Identification of variant-specific epitopes and broadly neutralizing epitope groups
The results of our neutralization assays and affinity measurements revealed that one-third of our original repertoire of 116 nanobodies (Mast, Fridy et al.) generated against wild-type SARS-CoV-2 remained effective binders/neutralizers of the variants tested, where nanobodies from 11 (including the 10 mapped epitopes) of the 18 nanobody groups are efficacious against the delta, omicron BA.1, and omicron BA.4/BA.5 lineages. The ability of nanobodies within a group to retain efficacy against different variants, coupled with the structural modeling data, allowed us to further refine our original six structurally modeled RBD epitope groups, for a total of 12 RBD epitope groups (Fig. 4A) compared to the three classes used to group mAbs (all RBD binders) previously approved for EUA by the FDA. When comparing our 12 RBD nanobody epitope groups to the three mAb classes, groups I, III, IV and VII overlap with class I binders; group II, III, IV and V overlap with class II binders; and group II, III and V overlap with class III binders (Fig. S1).
Interestingly, the epitope footprint of many of our nanobody classes extends beyond those of the three mAb classes. For example, the majority of the epitope regions of the group I, II, V and VII nanobodies do not overlap with the mAb classes and are not a binding/neutralizing hotspot for mAbs (Almagro, Mellado-Sanchez et al. 2022, Cao, Yisimayi et al. 2022); instead, these epitopes extend away from the ACE2 binding site (Fig 1.B and 2B), as seen in particular with groups I, II and V nanobodies. These regions may be inaccessible to mAbs, possibly due to steric limitations, a property nanobodies readily overcome due to their small size. Additionally, our data allowed us to identify variant-specific epitope groups (Fig. 4B) where: of the 26 nanobodies that showed binding/neutralization to delta, 6 were specific only for delta; of the 21 nanobodies that showed binding/neutralization to omicron BA.1, two were specific for omicron BA.1; none of the 10 nanobodies that retained binding to omicron BA.4 were specific only for omicron BA.4. Strikingly, we have in our cohort 11 nanobodies able to bind delta, omicron BA.1, and omicron BA.4/BA.5 (Fig. 4B), which we further predict will be effective binders against current circulating strains of the virus including omicron XBB and BQ1.1 (Fig. 4C).

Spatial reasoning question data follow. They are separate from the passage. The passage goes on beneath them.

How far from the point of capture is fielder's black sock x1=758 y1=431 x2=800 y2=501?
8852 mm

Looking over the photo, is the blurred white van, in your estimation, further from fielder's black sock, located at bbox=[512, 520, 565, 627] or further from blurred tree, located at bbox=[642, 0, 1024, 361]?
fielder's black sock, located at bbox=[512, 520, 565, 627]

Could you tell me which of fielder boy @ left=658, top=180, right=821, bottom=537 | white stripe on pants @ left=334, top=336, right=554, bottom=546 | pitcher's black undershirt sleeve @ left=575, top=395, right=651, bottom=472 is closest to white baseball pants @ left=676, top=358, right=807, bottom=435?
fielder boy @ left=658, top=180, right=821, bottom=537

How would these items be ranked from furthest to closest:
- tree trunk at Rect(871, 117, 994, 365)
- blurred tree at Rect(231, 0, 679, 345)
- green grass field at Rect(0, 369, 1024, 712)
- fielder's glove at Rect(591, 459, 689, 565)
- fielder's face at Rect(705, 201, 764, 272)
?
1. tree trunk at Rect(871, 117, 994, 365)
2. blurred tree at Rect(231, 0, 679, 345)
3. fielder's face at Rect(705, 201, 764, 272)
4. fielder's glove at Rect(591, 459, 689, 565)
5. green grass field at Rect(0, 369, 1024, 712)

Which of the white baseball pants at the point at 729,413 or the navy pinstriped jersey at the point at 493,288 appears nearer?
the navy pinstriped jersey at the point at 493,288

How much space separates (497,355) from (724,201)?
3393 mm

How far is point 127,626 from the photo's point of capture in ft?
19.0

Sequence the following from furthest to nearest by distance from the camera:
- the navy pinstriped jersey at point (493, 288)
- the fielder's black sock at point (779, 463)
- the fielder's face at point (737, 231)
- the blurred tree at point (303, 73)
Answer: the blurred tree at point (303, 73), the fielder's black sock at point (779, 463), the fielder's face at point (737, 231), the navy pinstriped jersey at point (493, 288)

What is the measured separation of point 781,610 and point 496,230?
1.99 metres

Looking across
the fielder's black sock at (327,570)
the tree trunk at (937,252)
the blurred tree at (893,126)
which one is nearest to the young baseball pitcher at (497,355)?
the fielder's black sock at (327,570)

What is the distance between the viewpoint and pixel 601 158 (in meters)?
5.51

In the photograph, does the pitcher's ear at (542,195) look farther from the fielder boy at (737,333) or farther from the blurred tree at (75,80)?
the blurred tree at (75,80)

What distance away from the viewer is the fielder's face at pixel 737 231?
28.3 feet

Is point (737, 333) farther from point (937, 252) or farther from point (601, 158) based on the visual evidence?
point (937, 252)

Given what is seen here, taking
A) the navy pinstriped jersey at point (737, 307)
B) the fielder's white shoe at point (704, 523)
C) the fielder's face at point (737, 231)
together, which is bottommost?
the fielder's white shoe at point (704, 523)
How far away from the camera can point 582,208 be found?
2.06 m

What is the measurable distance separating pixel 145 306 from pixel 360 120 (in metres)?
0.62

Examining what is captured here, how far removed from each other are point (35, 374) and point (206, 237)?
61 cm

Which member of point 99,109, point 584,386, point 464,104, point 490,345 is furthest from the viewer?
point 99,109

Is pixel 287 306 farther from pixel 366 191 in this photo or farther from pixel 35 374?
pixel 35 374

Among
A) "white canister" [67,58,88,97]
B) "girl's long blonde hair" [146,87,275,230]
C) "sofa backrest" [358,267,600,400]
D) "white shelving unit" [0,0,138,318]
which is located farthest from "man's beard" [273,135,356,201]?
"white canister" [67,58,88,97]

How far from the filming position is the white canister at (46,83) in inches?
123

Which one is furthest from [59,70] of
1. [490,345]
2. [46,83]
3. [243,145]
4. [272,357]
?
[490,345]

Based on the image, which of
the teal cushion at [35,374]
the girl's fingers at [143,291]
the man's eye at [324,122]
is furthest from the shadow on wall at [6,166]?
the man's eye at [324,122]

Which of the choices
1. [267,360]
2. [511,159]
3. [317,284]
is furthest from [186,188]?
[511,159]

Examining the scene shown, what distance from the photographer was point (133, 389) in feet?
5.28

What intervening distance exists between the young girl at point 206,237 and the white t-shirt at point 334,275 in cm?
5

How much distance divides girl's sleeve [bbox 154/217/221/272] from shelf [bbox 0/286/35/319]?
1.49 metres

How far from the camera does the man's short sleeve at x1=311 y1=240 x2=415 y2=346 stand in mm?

Nanobody synergy involving a non-neutralizing nanobody
Previously, we showed that cocktails of nanobodies were more resistant to mutational escape (Mast, Fridy et al. 2021). Excitingly, not only was the barrier to mutational escape extremely enhanced, but for certain combinations of nanobodies, their mechanisms of neutralization were synergistic, providing far more potent neutralization in combination than predicted from the neutralization by either nanobody alone (Mast, Fridy et al. 2021). Our present observations of nanobodies that retained binding to variants of the spike RBD (Table 1) despite losing neutralization efficacy (Fig. 1A; Table 1) afforded us an opportunity to test whether the synergy observed for certain nanobody combinations was dependent on their ability to neutralize.
The synergistic S1-1 and S1-23 pair effectively neutralized the wild-type PSV with their epitopes on opposing surfaces of the RBD, permitting simultaneous binding and enhanced neutralization when delivered as a cocktail (Mast, Fridy et al. 2021) (Fig. 1A, 2A, and 5A panel i). While S1-1 remained efficacious against the delta variant of SARS-CoV-2, the L452R mutation in the delta RBD likely negatively impacted S1-23 (discussed above), weakening its binding affinity by ∼1000-fold (12 nM) and negating its neutralization efficacy at concentrations <10 μM (Fig. 1A, 2A, and 5A panel ii). Surprisingly, when provided in combination with S1-1, which displays increased binding affinity and enhanced neutralization against the delta variant, S1-23 was able to further enhance the neutralization capabilities of S1-1, synergistically, at concentrations above 10-3 μM (Fig. 5A panel ii), by up to 42-fold. This synergistic interaction, however, did not apply to situations where extensive mutations are present in the RBD, such as in the omicron sublineages of SARS-CoV-2, which ablated the binding and neutralization efficacy of both S1-1 and S1-23 (Fig. 1A, 2A, & 5A panel iii).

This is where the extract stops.